Aim -> Format every one of the records below as a numbered list, leaving out the blank lines.

---------- Data section

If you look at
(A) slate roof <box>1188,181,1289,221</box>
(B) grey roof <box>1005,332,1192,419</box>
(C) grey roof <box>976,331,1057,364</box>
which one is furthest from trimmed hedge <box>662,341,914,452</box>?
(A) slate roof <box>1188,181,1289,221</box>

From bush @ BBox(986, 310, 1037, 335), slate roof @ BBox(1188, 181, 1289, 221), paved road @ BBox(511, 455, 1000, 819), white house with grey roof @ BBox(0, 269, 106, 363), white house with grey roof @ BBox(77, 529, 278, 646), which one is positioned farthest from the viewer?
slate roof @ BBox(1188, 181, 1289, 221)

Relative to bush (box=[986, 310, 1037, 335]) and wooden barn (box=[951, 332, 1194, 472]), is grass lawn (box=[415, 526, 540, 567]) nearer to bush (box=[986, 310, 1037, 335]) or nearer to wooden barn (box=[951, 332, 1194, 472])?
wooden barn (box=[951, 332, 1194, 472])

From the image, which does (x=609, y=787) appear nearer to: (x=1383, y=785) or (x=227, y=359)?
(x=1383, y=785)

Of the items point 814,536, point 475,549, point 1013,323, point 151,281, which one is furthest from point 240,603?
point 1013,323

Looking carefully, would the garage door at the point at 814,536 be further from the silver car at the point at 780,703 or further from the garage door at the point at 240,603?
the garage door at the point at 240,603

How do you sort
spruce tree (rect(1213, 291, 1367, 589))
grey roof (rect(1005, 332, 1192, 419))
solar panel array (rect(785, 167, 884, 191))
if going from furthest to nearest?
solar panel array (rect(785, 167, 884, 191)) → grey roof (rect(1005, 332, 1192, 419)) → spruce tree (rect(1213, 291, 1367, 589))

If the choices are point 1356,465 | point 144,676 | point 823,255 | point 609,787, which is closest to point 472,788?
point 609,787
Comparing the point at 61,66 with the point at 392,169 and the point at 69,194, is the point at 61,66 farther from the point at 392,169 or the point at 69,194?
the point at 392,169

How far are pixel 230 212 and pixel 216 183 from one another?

--------------------

Full output ->
1. If you look at
2. (A) slate roof <box>1188,181,1289,221</box>
3. (B) grey roof <box>1005,332,1192,419</box>
4. (C) grey roof <box>976,331,1057,364</box>
5. which one is furthest from trimmed hedge <box>662,341,914,452</box>?
6. (A) slate roof <box>1188,181,1289,221</box>
7. From bush @ BBox(986, 310, 1037, 335), slate roof @ BBox(1188, 181, 1289, 221), paved road @ BBox(511, 455, 1000, 819), white house with grey roof @ BBox(0, 269, 106, 363), white house with grey roof @ BBox(77, 529, 278, 646), which one is positioned farthest from the viewer?
8. slate roof @ BBox(1188, 181, 1289, 221)
9. Relative to bush (box=[986, 310, 1037, 335]) and wooden barn (box=[951, 332, 1194, 472]), is grass lawn (box=[415, 526, 540, 567]) nearer to bush (box=[986, 310, 1037, 335]) or nearer to wooden barn (box=[951, 332, 1194, 472])?
10. wooden barn (box=[951, 332, 1194, 472])
11. From the image, which does (x=609, y=787) appear nearer to: (x=1383, y=785) or (x=227, y=359)?
12. (x=1383, y=785)
13. Of the items point 814,536, point 475,549, point 1013,323, point 151,281, which one is furthest from point 240,603?
14. point 1013,323
15. Looking carefully, would the garage door at the point at 814,536 be further from the silver car at the point at 780,703 or further from the garage door at the point at 240,603?
16. the garage door at the point at 240,603
17. How do you sort
18. spruce tree (rect(1213, 291, 1367, 589))
19. grey roof (rect(1005, 332, 1192, 419))
20. solar panel array (rect(785, 167, 884, 191))
21. if going from furthest to nearest?
22. solar panel array (rect(785, 167, 884, 191)) → grey roof (rect(1005, 332, 1192, 419)) → spruce tree (rect(1213, 291, 1367, 589))
23. If the choices are point 1356,465 | point 144,676 | point 823,255 | point 609,787, which is closest to point 472,788?
24. point 609,787
25. Comparing the point at 61,66 with the point at 392,169 and the point at 69,194, is the point at 61,66 farther from the point at 392,169 or the point at 69,194?
26. the point at 392,169
27. How far are pixel 230 212 and pixel 216 183 from one another?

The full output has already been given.